Write out exactly the lines between the line containing "安土・桃山以来の老舗の2年創業の老舗の醤油蔵にきました。" and the end of the records, counting both ends, and leave out all pictures.

(DATA EXTRACT)

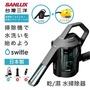SANLUX台灣三洋 switle水洗掃除器 SWT-JT500(K)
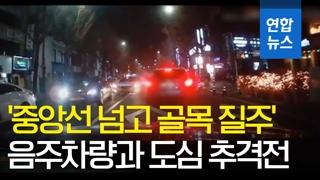 [영상] 음주 차량, 사고 내고 줄행랑…시민 차량과 '도심 추격전'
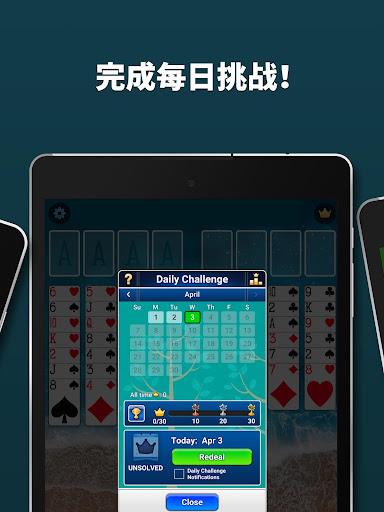 FreeCell Solitaire 屏幕截图 8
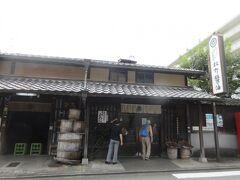安土・桃山以来の老舗の2年創業の老舗の醤油蔵にきました。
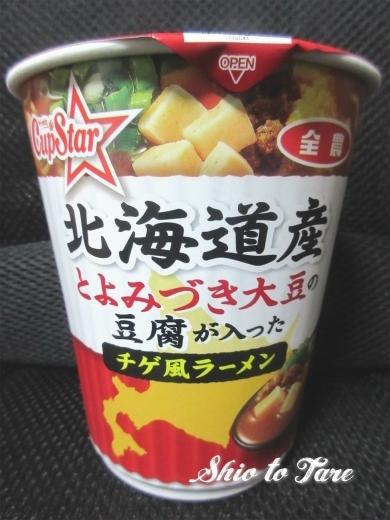 IMG_6001_20170912_カップスター 北海道産とよみづき大豆の豆腐が入った チゲ風ラーメン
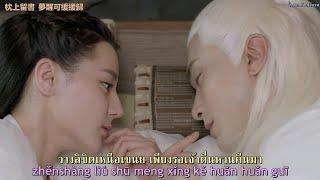[MVซับไทย] ผู้เคียงหมอน 枕邊人《OST.สามชาติสามภพ ลิขิตเหนือเขนย / Eternal Love of Dream / 三生三世枕上書 》EngCC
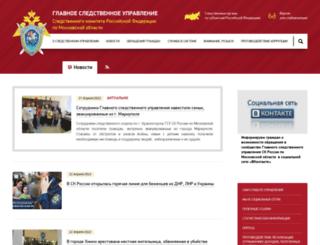 mosobl.sledcom.ru screenshot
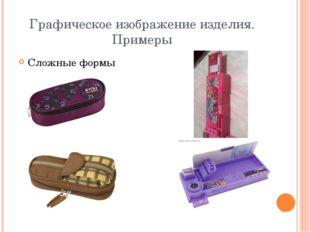 Графическое изображение изделия. Примеры Сложные формы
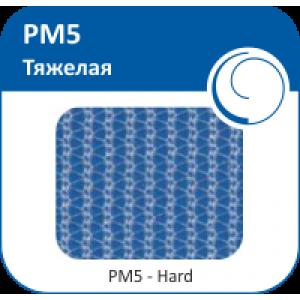 PM5 - Тяжелая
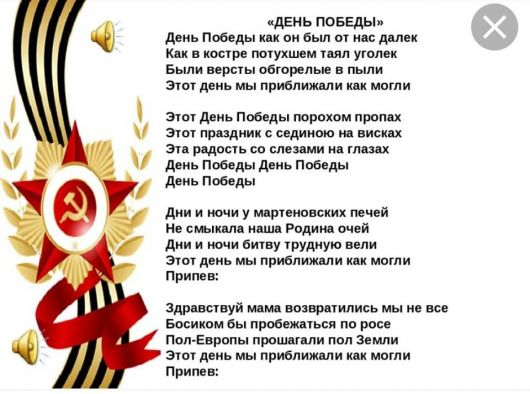 День Победы - с песней!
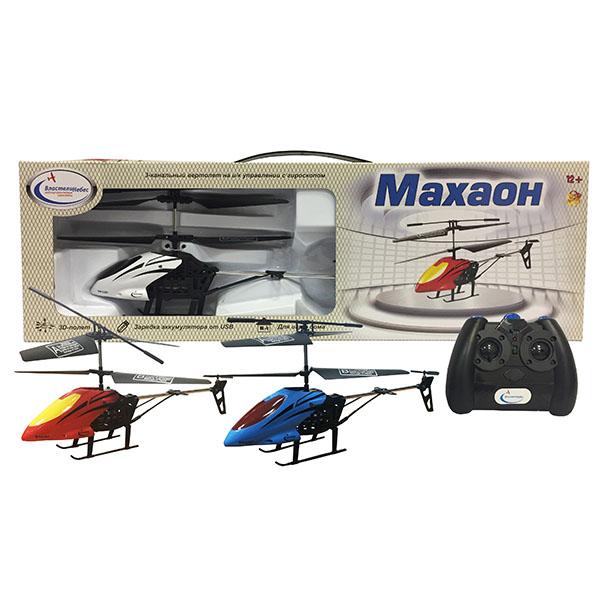 Властелин Небес BH3357 Вертолет на ик/управлении Махаон (з/у+акк) в ассортименте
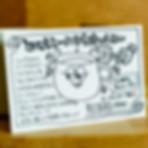 雑貨屋店舗の商品手書きポップ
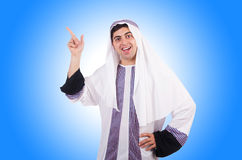 Junger arabischer Mann Lizenzfreies Stockbild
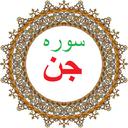 سوره جن،ترجمه و صوت فارسی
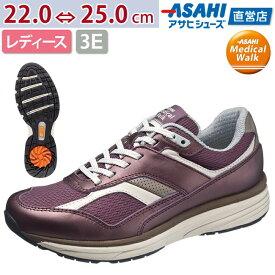 【ポイント5倍】ひざへの底力 SHM機能つきウォーキングシューズ メディカルウォーク TR L019 ワインメタリック KV78403 レディース(22.0〜25.0cm/3E) アサヒ靴 ASAHI ランニングシューズ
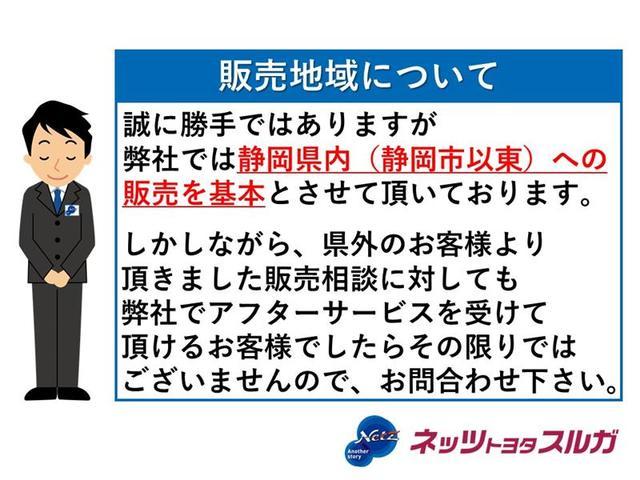 「ダイハツ」「ミラトコット」「軽自動車」「静岡県」の中古車20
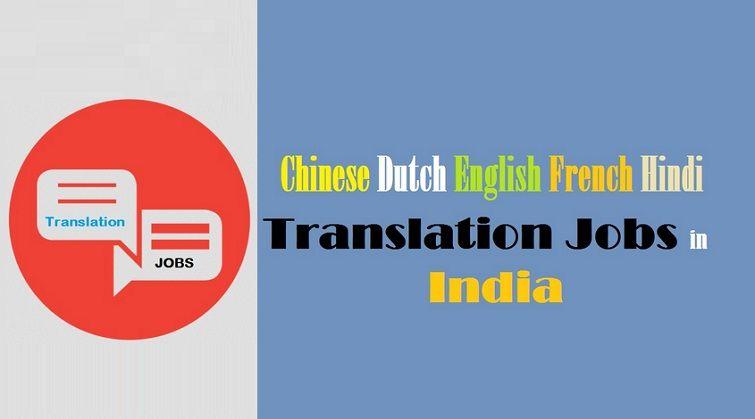 Freelance Language Translator Jobs In Jobs In Delhi India Noida Mumbai Pune Chennai Language Translation Translation Language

(End DATA EXTRACT)

**ANSWER SPACE:**
安土・桃山以来の老舗の2年創業の老舗の醤油蔵にきました。
 IMG_6001_20170912_カップスター 北海道産とよみづき大豆の豆腐が入った チゲ風ラーメン
[MVซับไทย] ผู้เคียงหมอน 枕邊人《OST.สามชาติสามภพ ลิขิตเหนือเขนย / Eternal Love of Dream / 三生三世枕上書 》EngCC
 mosobl.sledcom.ru screenshot
 Графическое изображение изделия. Примеры Сложные формы
 PM5 - Тяжелая
 День Победы - с песней!
 Властелин Небес BH3357 Вертолет на ик/управлении Махаон (з/у+акк) в ассортименте
 雑貨屋店舗の商品手書きポップ
 Junger arabischer Mann Lizenzfreies Stockbild
 سوره جن،ترجمه و صوت فارسی
 【ポイント5倍】ひざへの底力 SHM機能つきウォーキングシューズ メディカルウォーク TR L019 ワインメタリック KV78403 レディース(22.0〜25.0cm/3E) アサヒ靴 ASAHI ランニングシューズ
 「ダイハツ」「ミラトコット」「軽自動車」「静岡県」の中古車20
 Freelance Language Translator Jobs In Jobs In Delhi India Noida Mumbai Pune Chennai Language Translation Translation Language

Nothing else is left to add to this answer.